Excerpted passage:
Segment Open
While management and top rain-makers will work to protect The Beast, the rest of the BigLaw pyramid will, over time, come to realize that The Ecosystem is more of a liberator than a competitive threat.  Finally, a way to practice your specialty much more effectively, do interesting work, get paid well for your talent, and not have the significant majority sucked up to pay for “stuff” that doesn’t enhance your work.  Much like how technology has created an explosion of interesting, well-paying work outside of large organizations in many “knowledge worker” industries, The Ecosystem is simply an extension of that process to law.

A Message to BigLawyers

Ask yourself: if you’re billing $625/hr at a large firm and have developed strong relationships with clients, what will those clients say if you tell them you can do the exact same work for them, but charge $400/hr instead – the only real change being the signature block on your e-mails? Certainly The Beast, including the deal lawyer who ‘controls’ the relationship, will do everything it can to push the work to another $625/hr attorney in the firm. But what will the Client say?

Viewed this way, BigLaw today can be accurately described as a mechanism by which rain-makers who (lower-case c) “control” client relationships force the “labor” lawyers to stay in one large firm, accepting only a small percentage of the value they produce in exchange for “deal flow.” And by having the talent pool controlled in this way, clients who need top lawyers have to pay the higher rates to feed The Beast and the rainmakers.  The Ecosystem, and the fact that no one really controls clients (who won’t be forced to pay $625/hr when they can find the same lawyer for $400), throws a wrench in this structure.
Segment Closed
Prompt: Reproduce word for word the stretch of the BigLaw passage from "While management and" through "process to law.".

Data:
Segment Open
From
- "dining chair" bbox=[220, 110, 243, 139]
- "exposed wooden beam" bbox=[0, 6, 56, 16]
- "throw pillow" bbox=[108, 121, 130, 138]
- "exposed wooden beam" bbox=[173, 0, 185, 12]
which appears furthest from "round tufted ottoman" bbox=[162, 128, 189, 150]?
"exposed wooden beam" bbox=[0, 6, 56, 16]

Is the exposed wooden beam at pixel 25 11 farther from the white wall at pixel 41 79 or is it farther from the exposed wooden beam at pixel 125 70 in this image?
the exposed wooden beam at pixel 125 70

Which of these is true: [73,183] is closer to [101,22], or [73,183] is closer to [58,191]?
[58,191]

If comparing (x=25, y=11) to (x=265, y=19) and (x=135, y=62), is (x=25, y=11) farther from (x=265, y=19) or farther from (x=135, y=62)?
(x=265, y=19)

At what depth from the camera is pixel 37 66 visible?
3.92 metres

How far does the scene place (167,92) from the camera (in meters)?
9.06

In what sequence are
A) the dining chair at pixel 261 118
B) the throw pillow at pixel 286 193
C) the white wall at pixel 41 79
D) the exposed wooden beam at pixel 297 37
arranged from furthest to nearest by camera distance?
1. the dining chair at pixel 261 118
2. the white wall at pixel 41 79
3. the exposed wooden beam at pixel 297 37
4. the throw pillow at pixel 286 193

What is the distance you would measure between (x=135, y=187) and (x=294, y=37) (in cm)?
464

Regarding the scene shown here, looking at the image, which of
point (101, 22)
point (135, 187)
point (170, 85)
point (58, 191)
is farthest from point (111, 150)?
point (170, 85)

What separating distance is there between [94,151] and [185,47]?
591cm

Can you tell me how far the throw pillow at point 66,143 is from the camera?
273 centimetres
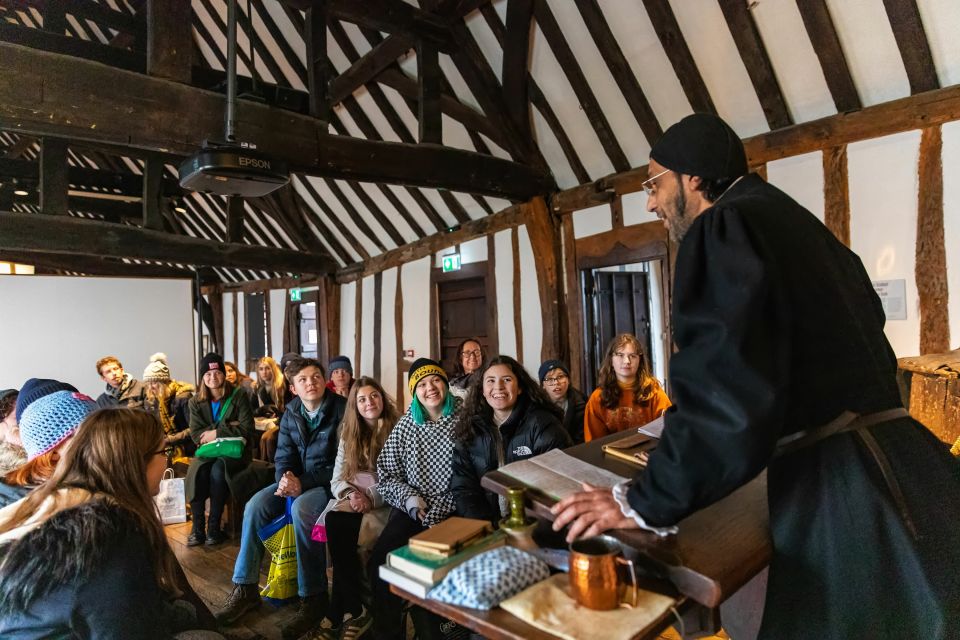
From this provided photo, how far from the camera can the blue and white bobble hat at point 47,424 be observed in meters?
1.73

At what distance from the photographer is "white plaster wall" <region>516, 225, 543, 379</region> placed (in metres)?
5.50

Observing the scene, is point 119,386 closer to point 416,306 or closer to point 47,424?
point 416,306

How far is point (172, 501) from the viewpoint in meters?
4.19

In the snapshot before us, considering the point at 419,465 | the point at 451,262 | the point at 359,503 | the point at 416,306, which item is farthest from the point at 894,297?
the point at 416,306

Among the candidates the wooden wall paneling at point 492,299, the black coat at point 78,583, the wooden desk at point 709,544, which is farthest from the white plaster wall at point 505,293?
the wooden desk at point 709,544

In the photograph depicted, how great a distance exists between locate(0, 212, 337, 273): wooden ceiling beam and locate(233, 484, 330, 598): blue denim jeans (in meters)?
3.90

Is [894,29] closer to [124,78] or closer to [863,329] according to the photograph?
[863,329]

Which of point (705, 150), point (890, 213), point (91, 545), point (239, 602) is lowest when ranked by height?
point (239, 602)

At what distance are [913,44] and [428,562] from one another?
11.8ft

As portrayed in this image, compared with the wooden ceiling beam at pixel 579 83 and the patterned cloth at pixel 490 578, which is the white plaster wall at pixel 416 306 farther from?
the patterned cloth at pixel 490 578

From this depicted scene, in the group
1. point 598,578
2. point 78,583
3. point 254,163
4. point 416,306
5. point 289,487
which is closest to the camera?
point 598,578

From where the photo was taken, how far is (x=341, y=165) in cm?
377

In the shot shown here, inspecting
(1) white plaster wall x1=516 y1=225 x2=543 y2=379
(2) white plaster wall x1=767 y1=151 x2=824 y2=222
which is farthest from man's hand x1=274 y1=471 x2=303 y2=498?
(2) white plaster wall x1=767 y1=151 x2=824 y2=222

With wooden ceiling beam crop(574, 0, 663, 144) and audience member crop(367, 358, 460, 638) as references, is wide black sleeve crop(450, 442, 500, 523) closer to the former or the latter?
audience member crop(367, 358, 460, 638)
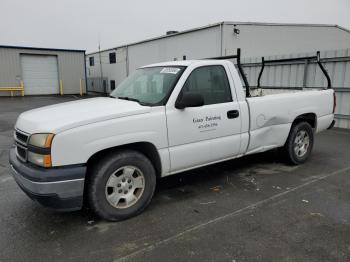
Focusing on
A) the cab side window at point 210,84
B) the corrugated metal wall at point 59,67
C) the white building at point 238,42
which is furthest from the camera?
the corrugated metal wall at point 59,67

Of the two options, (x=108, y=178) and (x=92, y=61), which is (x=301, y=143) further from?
(x=92, y=61)

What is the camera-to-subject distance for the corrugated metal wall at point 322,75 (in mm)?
8984

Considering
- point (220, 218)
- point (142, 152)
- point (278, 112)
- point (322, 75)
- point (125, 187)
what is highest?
point (322, 75)

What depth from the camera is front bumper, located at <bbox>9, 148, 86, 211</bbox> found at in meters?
2.96

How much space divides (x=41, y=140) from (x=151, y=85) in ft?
5.70

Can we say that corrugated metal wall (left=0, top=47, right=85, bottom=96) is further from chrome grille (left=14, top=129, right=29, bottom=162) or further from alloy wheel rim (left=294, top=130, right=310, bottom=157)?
alloy wheel rim (left=294, top=130, right=310, bottom=157)

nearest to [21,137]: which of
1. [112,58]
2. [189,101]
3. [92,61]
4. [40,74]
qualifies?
[189,101]

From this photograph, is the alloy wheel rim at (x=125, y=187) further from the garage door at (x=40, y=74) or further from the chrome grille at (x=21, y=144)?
the garage door at (x=40, y=74)

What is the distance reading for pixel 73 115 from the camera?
10.7 ft

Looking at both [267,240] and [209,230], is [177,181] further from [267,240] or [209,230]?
[267,240]

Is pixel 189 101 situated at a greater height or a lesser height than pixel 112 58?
lesser

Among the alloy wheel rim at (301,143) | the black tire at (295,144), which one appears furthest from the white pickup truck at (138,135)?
the alloy wheel rim at (301,143)

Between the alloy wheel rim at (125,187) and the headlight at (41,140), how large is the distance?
0.78 metres

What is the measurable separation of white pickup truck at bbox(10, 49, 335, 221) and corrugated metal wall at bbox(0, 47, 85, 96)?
2255cm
Segment Closed
Response below:
While management and top rain-makers will work to protect The Beast, the rest of the BigLaw pyramid will, over time, come to realize that The Ecosystem is more of a liberator than a competitive threat.  Finally, a way to practice your specialty much more effectively, do interesting work, get paid well for your talent, and not have the significant majority sucked up to pay for “stuff” that doesn’t enhance your work.  Much like how technology has created an explosion of interesting, well-paying work outside of large organizations in many “knowledge worker” industries, The Ecosystem is simply an extension of that process to law.